I'm going to try them as is this weekend. Let you know what happens.


----------



## Whataguy (Sep 5, 2003)

*Re: Installed HID kit (cscsc)*

Are you guys buying all the same kit? 
I see a few on eBay I have been following for around $120...
http://cgi.ebay.com/ebaymotors...%3AIT
http://cgi.ebay.com/ebaymotors...%3AIT


----------



## 71sbeetle (Apr 12, 2002)

*Re: Installed HID kit (Whataguy)*

got mine from RafaGolfBr on here, his kits are very nice, I've had one of his kits on my Passat Wagon for over 2 years now, never needed a resistor or anything, just plug and play ! they were a little less too (well, I didn't need to have them shipped, picked them up locally)


----------



## Whataguy (Sep 5, 2003)

*Re: Installed HID kit (71sbeetle)*

RafaGolfBr - OK thanks. I will check him out and tell him you referred me.
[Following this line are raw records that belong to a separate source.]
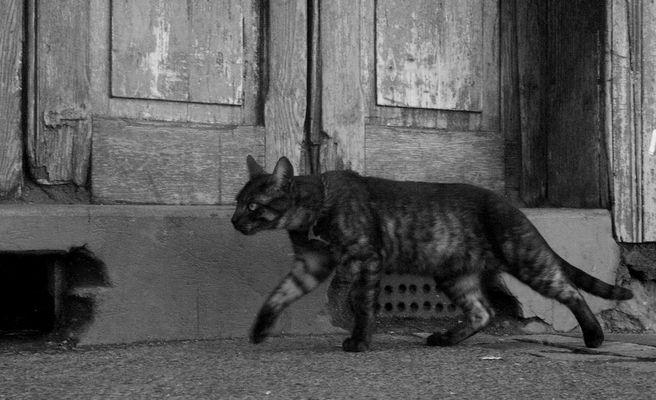 gato apurado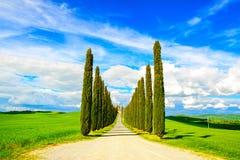 Tuscany, Cyprysowi drzewa biały drogowy wiejski krajobraz, Włochy, Europa obrazy stock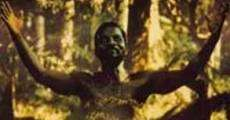Ver película Au nom du Christ
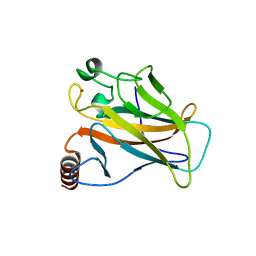 Molmil generated image of 5g4n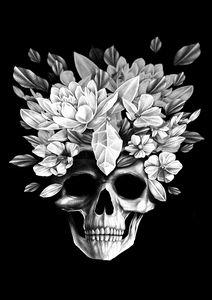 Skull in the dark - Darkness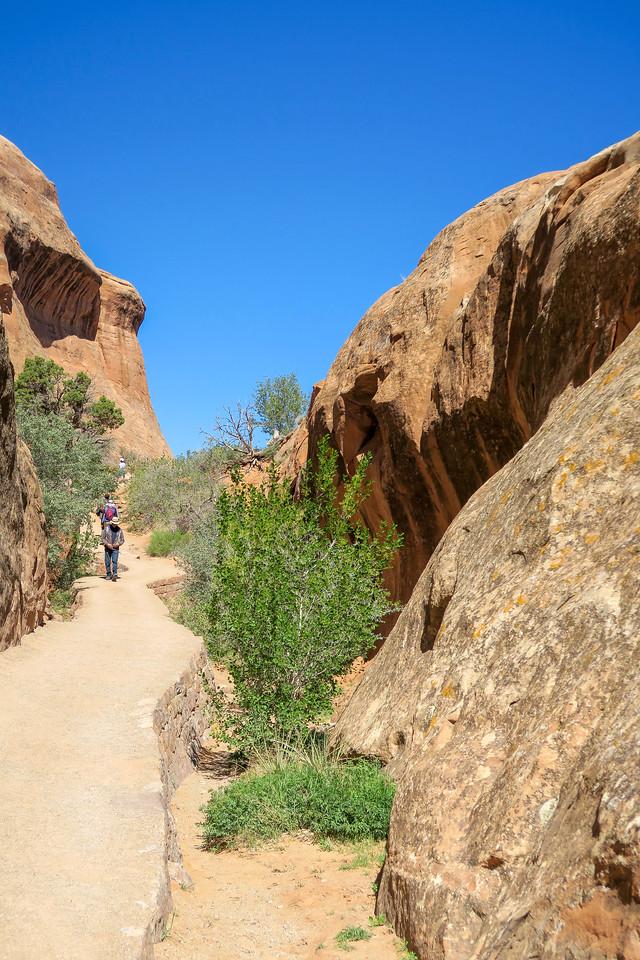 Devil's Garden Trail -- 5,260'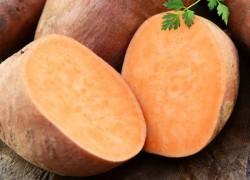Как выращивать сладкий батат?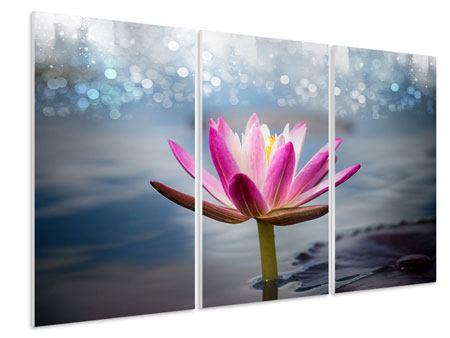 Hartschaumbild 3-teilig Lotus im Morgentau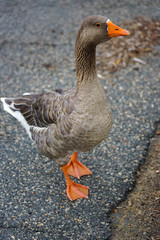 View of a grey domestic goose with orange beak on the street in Chestertown, Maryland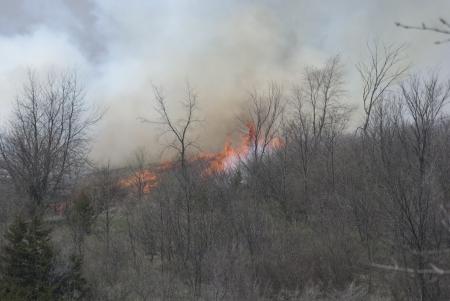 Brush Fire Zdjęcie Seryjne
_Modified by Whataguy at 7:11 PM 9-22-2009_


----------



## 71sbeetle (Apr 12, 2002)

*Re: Installed HID kit (Whataguy)*

http://forums.vwvortex.com/zer...42518


_Modified by 71sbeetle at 6:45 PM 9-22-2009_


----------



## dtownwolfpack (Mar 31, 2006)

*Re: Installed HID kit (lenny97)*

I installed my GT HID kit but my auto headlights don't seem to work, i have to manually turn them on at night, any ideas on why this might be?


----------



## redzone98 (Jun 10, 2004)

*Re: Installed HID kit (dtownwolfpack)*

use the capacitors?


----------



## crug75hid (Sep 15, 2009)

*Re: Installed HID kit (redzone98)*

I wanted a High Intensity Discharge kit which is a very cool light and better visibility especially during night driving. I opted to go with the single beam HID kit too and love it, they are cheaper on ebay but I wanted a warranty so I got it here.  sealed beam conversion kits , or you can try one of the vendors.


----------



## 71sbeetle (Apr 12, 2002)

*Re: Installed HID kit (crug75hid)*

those are pretty expensive for what they are


----------



## redzone98 (Jun 10, 2004)

*Re: Installed HID kit (dtownwolfpack)*

installed the HID kit today in about 30 minutes. i really DONT like the "connect to original bulb power" spade connectors. they are uninsulated !!! i had to make up some heat shrink pieces for them. 
i do have to say, the capacitor install really makes this kit work perfectly! and i cant wait for it to get dark tonight!


----------



## 71sbeetle (Apr 12, 2002)

*Re: Installed HID kit (redzone98)*

what ? they are just spade connectors ??? The kit I got has an actual plug. And no capacitor needed


----------



## redzone98 (Jun 10, 2004)

*Re: Installed HID kit (71sbeetle)*


_Quote, originally posted by *71sbeetle* »_what ? they are just spade connectors ??? The kit I got has an actual plug. And no capacitor needed










EDIT:
just looked i went with "KENSUN"







as the OP


_Modified by redzone98 at 11:03 AM 9-29-2009_


----------



## 71sbeetle (Apr 12, 2002)

*Re: Installed HID kit (redzone98)*

lol, and you paid more


----------



## redzone98 (Jun 10, 2004)

*Re: Installed HID kit (71sbeetle)*

well i Do need another kit for my other car, who did you get it from again? ebay ?


----------



## 71sbeetle (Apr 12, 2002)

*Re: Installed HID kit (redzone98)*

nah I got it from Rafael (RafaGolfBr on here)


----------



## redzone98 (Jun 10, 2004)

*Re: Installed HID kit (71sbeetle)*


_Quote, originally posted by *71sbeetle* »_nah I got it from Rafael (RafaGolfBr on here)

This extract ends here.